▶ _EXTRACTED RECORDS_
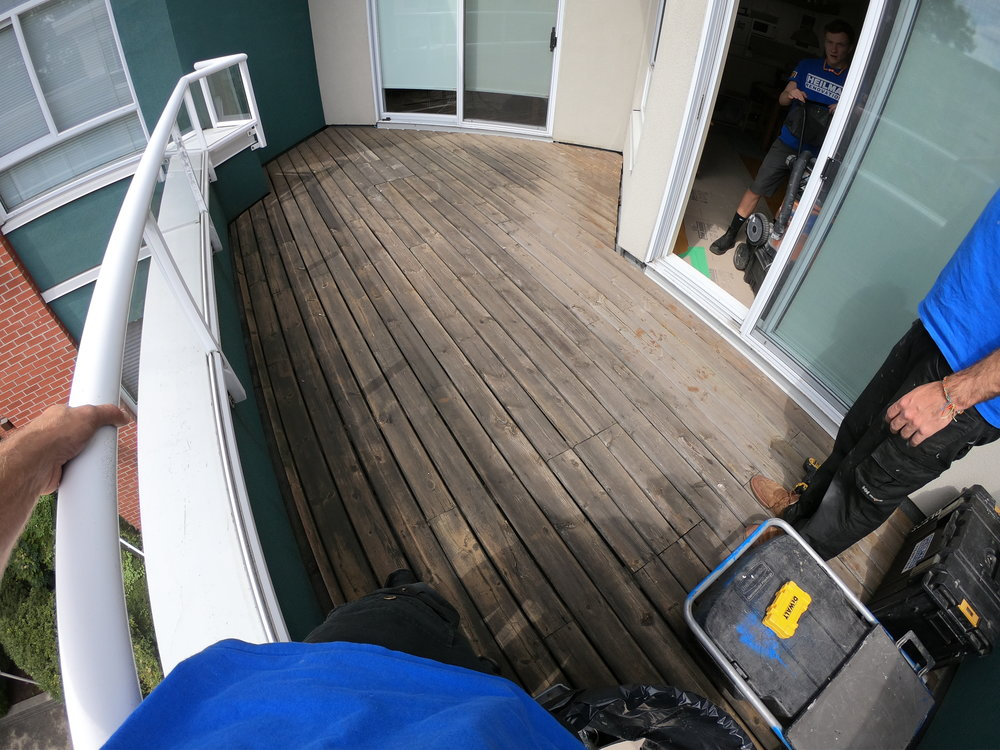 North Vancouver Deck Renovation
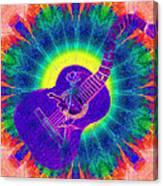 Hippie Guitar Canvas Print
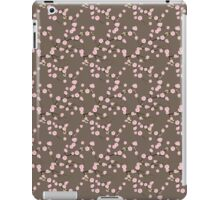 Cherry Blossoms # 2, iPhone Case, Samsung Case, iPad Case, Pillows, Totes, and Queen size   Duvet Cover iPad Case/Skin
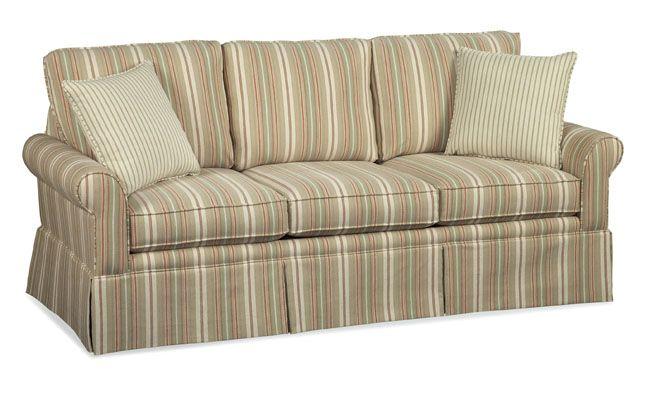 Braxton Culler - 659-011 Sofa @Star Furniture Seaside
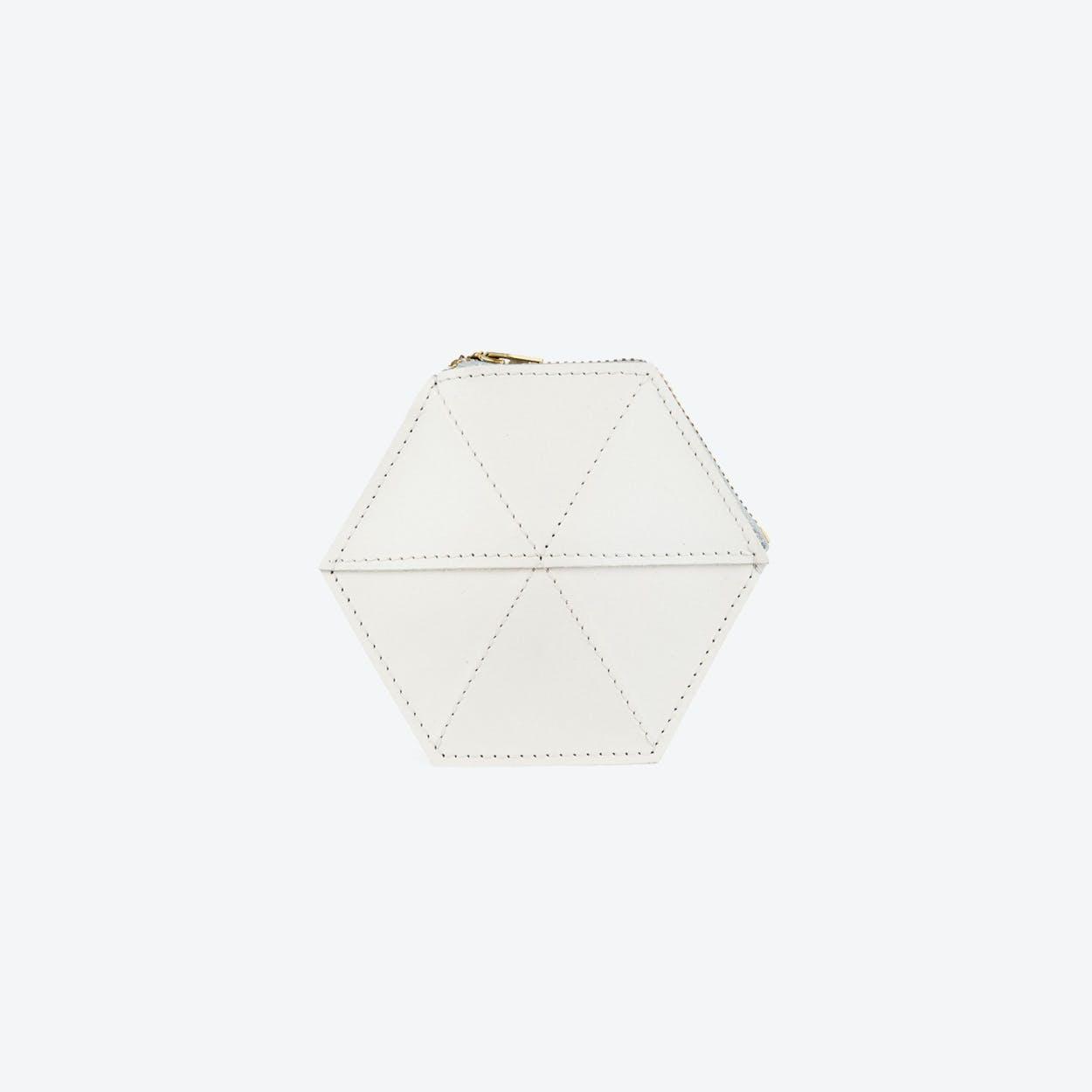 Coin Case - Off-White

▶ _EXERCISE REQUIREMENTS_
This task calls for the lines from the line containing "Hippie Guitar Canvas Print" through the end of the listing, set down exactly and only, with pictures omitted.

▶ _SOLUTION TO THE PROBLEM_
 Hippie Guitar Canvas Print
 Cherry Blossoms # 2, iPhone Case, Samsung Case, iPad Case, Pillows, Totes, and Queen size   Duvet Cover iPad Case/Skin
 Braxton Culler - 659-011 Sofa @Star Furniture Seaside
 Coin Case - Off-White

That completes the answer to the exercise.